Video time
Flight Of The Robobee
Narrator: This is Robert Wood. He loves robots
Robert Wood: So I want to begin with a bold statement that robotics is the next Internet. It's the next big thing to impact our lives in areas from medicine to even things like space exploration. The more traditional view of robotics is big, rigid, very powerful, very dangerous …but in this case we're making things smaller, perhaps faster, certainly cheaper than more traditional robotic systems. We are constructing robots the size of insects. We use nature to inspire the robots that we build. This is of a carpenter bee. And as an engineer, I can look at this and start to ask some really well-posed questions, you know like "how are the wings moving?”
Our team is working on creating a colony of autonomous robotic bees [Text on screen]
Robobees are autonomous They can fly independently Robert Wood: We envision this, twenty or so years down the road, when these things actually exist, they can be quite useful for applications where you wouldn't want to put a human or an animal—hazardous environment exploration, search and rescue, space exploration, assisted agriculture…

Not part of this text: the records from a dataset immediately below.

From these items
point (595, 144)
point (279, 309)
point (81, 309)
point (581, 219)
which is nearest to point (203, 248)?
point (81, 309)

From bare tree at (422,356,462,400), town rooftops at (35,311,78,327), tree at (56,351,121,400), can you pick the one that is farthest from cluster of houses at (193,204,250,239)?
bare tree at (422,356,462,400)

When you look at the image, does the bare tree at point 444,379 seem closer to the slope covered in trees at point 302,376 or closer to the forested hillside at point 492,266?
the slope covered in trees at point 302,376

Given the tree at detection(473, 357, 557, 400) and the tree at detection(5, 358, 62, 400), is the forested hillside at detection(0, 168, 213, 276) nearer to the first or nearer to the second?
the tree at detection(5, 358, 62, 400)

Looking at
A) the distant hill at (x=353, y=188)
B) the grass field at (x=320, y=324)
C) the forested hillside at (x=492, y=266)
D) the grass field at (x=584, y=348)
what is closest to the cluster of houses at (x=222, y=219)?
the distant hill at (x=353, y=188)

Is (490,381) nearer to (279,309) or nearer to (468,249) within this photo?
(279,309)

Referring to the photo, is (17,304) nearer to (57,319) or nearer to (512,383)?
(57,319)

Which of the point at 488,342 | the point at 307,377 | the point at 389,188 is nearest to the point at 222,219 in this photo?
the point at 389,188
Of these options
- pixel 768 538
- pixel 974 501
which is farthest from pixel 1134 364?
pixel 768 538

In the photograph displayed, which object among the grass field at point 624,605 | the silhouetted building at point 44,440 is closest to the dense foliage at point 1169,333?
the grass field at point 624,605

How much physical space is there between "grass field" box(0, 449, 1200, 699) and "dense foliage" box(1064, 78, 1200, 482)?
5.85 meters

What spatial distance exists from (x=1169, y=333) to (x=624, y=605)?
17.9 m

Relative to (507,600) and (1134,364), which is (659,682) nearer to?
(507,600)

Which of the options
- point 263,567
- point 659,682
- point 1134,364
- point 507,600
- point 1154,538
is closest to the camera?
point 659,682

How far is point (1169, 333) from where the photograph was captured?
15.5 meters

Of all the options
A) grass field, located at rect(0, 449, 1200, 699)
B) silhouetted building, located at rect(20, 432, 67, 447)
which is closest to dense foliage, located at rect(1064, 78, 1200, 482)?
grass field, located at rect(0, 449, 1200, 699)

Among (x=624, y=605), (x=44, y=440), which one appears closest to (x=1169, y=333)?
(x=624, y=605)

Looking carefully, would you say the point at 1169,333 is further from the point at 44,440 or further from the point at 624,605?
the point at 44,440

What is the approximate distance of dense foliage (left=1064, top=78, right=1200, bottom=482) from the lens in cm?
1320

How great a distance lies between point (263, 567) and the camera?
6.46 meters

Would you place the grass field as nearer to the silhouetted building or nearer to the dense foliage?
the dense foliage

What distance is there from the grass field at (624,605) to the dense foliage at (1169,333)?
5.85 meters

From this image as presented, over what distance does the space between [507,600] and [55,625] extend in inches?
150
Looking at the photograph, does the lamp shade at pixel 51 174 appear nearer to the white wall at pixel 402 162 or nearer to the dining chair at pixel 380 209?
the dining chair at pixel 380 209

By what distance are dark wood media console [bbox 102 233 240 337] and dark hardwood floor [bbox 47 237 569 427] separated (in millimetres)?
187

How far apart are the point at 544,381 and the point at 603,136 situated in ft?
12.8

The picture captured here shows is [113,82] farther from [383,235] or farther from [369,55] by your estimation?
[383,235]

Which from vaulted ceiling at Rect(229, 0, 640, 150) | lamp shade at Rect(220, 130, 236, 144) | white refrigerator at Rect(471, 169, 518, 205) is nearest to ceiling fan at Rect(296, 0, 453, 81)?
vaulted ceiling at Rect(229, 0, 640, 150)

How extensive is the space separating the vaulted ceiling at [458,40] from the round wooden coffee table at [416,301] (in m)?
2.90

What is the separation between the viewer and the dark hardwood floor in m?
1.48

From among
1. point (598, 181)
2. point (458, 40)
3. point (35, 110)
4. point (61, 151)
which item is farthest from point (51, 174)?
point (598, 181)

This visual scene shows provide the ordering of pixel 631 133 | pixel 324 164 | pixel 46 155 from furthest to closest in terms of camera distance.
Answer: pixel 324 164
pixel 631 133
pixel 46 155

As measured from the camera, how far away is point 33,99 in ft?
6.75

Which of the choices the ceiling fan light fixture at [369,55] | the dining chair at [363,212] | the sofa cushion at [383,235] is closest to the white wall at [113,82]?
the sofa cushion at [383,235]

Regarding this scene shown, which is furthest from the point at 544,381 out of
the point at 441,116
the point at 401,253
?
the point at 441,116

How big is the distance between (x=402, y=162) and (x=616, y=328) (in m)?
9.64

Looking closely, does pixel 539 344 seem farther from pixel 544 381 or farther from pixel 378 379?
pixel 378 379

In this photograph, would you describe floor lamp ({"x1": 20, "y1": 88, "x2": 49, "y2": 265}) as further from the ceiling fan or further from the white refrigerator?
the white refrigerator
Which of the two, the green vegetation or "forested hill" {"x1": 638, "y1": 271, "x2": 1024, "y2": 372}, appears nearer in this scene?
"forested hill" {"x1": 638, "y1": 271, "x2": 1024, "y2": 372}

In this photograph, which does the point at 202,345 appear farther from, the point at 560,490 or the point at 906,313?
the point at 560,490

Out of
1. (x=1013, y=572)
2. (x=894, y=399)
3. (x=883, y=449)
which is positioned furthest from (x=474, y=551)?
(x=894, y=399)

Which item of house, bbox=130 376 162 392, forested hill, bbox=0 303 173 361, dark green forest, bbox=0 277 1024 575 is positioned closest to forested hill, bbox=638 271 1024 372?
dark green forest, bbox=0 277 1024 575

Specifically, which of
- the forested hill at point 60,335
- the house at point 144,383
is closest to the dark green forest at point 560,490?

[Text on screen] The tiny robots will help explorers, doctors, and even farmers Robert Wood: There's all these really interesting open questions that must be solved if you’re gonna achieve this goal. We have to build everything from scratch从头做起. How many Robobees have we crashed? Ah, all of them! We build, we test. We build, we test. If you don’t fail, you don't learn enough. For everything that works, there's tens or hundreds of things that don't
[Text on screen] Robobees work together like real bees Just like real bees, every Robobee has a iob to do Robert Wood: Now you have this concept where you have not just one all-capable robot, but you have a bunch of not very good robots. The idea is that the whole is greater than the sum of the parts.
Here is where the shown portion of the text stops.